Background. Adhesion of polymorphonuclear leukocytes (PMN) to endothelial cells and subsequent transendothelial migration are an early key events in the inflammatory response and play an important part in the pathogenesis of septic shock, contributing to vascular and tissue injury. Taurine (2-aminoethanesulfonic acid) is a sulphur-containing β amino acid. It is a known antioxidant, possesses antimicrobial properties, and has previously been shown to be protective to the endothelium both in vivo and in vitro.

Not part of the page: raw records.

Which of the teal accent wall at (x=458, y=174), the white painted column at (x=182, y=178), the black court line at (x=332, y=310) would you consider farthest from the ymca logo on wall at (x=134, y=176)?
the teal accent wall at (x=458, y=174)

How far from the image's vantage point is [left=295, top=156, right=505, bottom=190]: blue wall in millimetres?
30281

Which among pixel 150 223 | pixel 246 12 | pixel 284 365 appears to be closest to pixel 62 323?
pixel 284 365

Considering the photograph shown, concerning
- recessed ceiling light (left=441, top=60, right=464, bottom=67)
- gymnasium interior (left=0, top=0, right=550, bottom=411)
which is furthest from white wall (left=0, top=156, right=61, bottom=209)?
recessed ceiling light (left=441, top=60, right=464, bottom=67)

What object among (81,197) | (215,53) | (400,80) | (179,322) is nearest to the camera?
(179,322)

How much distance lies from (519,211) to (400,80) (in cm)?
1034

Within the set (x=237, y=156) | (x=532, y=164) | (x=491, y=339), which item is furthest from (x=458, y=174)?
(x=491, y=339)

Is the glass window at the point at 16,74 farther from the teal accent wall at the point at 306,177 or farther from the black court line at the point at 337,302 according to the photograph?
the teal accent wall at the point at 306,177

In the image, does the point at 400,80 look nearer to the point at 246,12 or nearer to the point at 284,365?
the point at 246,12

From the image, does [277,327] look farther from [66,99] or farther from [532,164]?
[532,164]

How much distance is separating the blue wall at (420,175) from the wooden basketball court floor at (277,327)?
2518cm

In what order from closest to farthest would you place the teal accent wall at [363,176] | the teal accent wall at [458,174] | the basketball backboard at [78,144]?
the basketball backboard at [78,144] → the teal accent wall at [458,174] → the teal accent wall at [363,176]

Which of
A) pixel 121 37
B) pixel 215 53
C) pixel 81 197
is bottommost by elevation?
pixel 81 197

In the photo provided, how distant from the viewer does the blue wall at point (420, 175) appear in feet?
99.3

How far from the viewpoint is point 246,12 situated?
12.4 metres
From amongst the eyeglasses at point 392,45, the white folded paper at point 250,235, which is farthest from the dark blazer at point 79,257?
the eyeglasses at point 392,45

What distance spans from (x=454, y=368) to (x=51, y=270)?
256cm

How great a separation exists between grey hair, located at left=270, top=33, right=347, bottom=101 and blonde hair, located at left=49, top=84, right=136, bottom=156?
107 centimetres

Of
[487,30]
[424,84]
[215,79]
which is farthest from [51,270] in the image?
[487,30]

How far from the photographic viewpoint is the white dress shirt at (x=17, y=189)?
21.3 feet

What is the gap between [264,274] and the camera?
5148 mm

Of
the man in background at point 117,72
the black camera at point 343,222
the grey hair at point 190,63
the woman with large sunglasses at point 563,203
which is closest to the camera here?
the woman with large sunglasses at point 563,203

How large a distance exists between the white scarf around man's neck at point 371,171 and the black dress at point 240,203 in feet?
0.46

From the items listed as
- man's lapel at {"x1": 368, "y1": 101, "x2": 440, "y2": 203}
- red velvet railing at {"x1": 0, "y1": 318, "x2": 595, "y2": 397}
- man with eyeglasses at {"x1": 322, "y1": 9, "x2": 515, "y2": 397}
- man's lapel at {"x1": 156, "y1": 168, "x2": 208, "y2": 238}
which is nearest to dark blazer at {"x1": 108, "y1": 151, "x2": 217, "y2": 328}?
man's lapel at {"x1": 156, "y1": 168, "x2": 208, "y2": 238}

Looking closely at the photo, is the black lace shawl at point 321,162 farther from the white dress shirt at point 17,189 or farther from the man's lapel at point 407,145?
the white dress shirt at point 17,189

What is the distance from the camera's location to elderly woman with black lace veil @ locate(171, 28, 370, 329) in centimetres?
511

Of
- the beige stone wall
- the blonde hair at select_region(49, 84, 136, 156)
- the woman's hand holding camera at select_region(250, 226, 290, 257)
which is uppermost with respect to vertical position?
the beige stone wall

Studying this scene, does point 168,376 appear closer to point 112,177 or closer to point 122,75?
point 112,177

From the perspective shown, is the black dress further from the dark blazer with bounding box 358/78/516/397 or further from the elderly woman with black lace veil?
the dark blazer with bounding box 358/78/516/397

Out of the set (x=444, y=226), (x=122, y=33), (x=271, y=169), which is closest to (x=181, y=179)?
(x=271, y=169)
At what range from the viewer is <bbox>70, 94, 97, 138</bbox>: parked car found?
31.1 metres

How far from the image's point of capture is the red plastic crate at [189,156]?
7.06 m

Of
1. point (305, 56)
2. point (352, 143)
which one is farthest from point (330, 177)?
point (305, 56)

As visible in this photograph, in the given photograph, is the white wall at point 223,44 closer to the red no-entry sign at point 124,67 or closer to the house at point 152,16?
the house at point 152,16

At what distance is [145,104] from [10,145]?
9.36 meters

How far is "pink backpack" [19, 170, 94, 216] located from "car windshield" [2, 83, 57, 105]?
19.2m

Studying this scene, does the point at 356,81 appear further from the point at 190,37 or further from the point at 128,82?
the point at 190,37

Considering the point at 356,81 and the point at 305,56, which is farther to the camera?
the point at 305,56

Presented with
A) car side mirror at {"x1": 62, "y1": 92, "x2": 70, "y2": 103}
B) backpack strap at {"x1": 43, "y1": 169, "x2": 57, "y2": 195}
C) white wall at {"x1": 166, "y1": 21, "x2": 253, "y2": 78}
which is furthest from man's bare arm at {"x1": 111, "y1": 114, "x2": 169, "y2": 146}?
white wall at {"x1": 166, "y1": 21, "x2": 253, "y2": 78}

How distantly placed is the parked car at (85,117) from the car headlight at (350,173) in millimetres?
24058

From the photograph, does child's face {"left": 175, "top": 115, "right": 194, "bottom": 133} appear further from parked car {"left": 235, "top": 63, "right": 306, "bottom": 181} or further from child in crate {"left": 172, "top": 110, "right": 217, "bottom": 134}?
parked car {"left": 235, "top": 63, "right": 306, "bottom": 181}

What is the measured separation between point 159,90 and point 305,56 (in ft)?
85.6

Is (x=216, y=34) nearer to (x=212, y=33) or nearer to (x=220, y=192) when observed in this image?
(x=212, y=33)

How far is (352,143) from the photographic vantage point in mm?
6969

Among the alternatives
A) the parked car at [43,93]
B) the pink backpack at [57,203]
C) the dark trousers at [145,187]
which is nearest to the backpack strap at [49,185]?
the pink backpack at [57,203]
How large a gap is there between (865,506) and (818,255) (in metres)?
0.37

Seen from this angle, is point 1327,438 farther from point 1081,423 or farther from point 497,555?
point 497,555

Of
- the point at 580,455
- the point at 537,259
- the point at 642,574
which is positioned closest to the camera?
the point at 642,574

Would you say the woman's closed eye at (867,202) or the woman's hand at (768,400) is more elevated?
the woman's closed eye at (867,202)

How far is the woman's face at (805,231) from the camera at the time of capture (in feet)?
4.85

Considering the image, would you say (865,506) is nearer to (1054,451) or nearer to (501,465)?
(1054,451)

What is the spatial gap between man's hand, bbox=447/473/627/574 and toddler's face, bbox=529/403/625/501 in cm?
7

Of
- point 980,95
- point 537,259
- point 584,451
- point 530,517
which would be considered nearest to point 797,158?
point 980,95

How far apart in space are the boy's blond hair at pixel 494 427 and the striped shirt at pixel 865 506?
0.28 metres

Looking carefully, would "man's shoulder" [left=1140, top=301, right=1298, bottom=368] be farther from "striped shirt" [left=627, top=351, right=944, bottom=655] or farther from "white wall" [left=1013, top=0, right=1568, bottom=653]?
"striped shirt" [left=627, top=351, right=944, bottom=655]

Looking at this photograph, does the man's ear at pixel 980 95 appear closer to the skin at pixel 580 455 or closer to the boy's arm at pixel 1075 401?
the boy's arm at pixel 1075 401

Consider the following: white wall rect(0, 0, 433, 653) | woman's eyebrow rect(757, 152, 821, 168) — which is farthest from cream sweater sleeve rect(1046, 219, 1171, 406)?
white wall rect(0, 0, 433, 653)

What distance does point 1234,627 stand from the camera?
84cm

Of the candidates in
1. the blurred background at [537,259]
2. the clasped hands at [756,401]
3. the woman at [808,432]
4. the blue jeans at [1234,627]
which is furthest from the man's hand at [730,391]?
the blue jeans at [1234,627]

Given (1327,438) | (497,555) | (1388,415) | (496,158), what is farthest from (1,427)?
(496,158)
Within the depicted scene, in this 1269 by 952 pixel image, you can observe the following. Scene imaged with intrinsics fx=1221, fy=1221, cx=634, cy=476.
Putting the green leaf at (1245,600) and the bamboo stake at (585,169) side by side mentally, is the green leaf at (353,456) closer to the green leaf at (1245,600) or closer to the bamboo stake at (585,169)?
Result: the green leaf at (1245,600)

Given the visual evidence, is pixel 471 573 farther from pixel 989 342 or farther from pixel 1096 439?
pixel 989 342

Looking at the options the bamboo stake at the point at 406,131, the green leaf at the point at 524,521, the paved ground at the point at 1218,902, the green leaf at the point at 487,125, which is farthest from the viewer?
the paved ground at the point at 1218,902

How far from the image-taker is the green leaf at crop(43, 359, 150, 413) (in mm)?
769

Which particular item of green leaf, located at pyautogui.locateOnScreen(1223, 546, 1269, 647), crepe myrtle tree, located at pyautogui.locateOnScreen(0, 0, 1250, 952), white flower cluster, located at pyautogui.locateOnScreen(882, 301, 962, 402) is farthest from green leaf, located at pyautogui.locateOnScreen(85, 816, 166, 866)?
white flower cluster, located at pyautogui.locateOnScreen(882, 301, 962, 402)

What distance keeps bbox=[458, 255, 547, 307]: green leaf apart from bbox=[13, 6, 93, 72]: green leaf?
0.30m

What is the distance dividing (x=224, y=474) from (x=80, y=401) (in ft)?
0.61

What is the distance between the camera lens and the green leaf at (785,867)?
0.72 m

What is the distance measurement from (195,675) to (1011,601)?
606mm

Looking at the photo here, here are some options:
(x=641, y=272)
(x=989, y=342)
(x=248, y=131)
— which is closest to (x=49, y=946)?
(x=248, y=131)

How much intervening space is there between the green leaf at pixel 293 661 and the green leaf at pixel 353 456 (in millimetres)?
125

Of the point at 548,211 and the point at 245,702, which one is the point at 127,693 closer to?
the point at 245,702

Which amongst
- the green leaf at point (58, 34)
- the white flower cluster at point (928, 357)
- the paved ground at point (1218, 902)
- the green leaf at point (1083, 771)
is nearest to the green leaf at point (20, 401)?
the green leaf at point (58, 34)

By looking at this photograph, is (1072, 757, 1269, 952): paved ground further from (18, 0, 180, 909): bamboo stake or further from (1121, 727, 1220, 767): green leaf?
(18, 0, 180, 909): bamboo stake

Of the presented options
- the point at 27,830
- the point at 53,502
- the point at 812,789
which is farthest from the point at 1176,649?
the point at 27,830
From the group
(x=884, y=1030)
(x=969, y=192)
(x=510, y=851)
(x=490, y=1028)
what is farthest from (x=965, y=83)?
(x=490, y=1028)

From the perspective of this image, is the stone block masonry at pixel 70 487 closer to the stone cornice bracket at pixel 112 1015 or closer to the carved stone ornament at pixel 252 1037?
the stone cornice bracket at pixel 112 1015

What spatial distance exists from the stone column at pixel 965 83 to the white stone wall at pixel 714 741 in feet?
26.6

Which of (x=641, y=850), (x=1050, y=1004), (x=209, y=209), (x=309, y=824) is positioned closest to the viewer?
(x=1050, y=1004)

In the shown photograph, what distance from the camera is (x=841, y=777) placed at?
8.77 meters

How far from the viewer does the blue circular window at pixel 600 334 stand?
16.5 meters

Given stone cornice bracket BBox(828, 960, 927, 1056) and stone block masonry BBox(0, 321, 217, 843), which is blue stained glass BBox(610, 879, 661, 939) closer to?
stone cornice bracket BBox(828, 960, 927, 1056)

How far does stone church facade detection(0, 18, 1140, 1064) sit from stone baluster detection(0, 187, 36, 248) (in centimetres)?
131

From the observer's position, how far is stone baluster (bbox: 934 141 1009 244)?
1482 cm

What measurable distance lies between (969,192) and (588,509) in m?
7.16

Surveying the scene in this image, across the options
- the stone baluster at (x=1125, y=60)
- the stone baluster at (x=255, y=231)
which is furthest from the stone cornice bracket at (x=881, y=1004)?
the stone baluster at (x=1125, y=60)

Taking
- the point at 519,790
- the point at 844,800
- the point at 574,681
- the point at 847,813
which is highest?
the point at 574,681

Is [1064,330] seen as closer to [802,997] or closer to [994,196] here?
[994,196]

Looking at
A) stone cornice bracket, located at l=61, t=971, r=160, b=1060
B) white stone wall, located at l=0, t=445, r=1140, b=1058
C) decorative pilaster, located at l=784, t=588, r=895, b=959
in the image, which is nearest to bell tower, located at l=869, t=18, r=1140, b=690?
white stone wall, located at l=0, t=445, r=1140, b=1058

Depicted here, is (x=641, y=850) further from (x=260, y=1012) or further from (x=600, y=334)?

The aim of this study was to determine if pretreatment with taurinewould attenuate the lipopolysaccharide (LPS)-induced increase in leukocyte-endothelial interactions and microvascular permeability during endotoxemia.Materials and methods. Male Sprague-Dawley rats (300–350 g) were randomized into three groups: (1) Control, (2) LPS, and (3) LPS + Taurine groups. Taurine was administered orally as a 4% solution. Endotoxemia was induced using Escherichia Coli endotoxin (Serotype 0.55 B5)—15 mg/kg via a slow intravenous infusion. Using mesenteric postcapillary venules (28–32-μm diameter) the number of adherent and migrated leukocytes and their rolling velocity were measured by intravital microscopy at baseline and subsequently at 10, 30, 60, and 90 min post administration of LPS.Results. Following administration of LPS there was a reduction in leukocyte rolling velocity at 30, 60 and 90 min. This was accompanied by a significant increase in the number of adherent leukocytes at 10, 30, 60 and 90 min. Transendothelial migration was significantly increased at 90 min. Taurine significantly attenuated the LPS-induced reduction in leukocyte rolling velocity at 10 and 30 min and the number of adherent leukocytes at all time points. Taurine also attenuated the LPS-induced increase in transendothelial migration at 90 min.Conclusions. These results demonstrate that taurine ameliorates endotoxin-induced leukocyte-endothelial cell interactions associated with sepsis, thereby suggesting that taurine may have a therapeutic role in the preventionof endothelial damage in sepsis.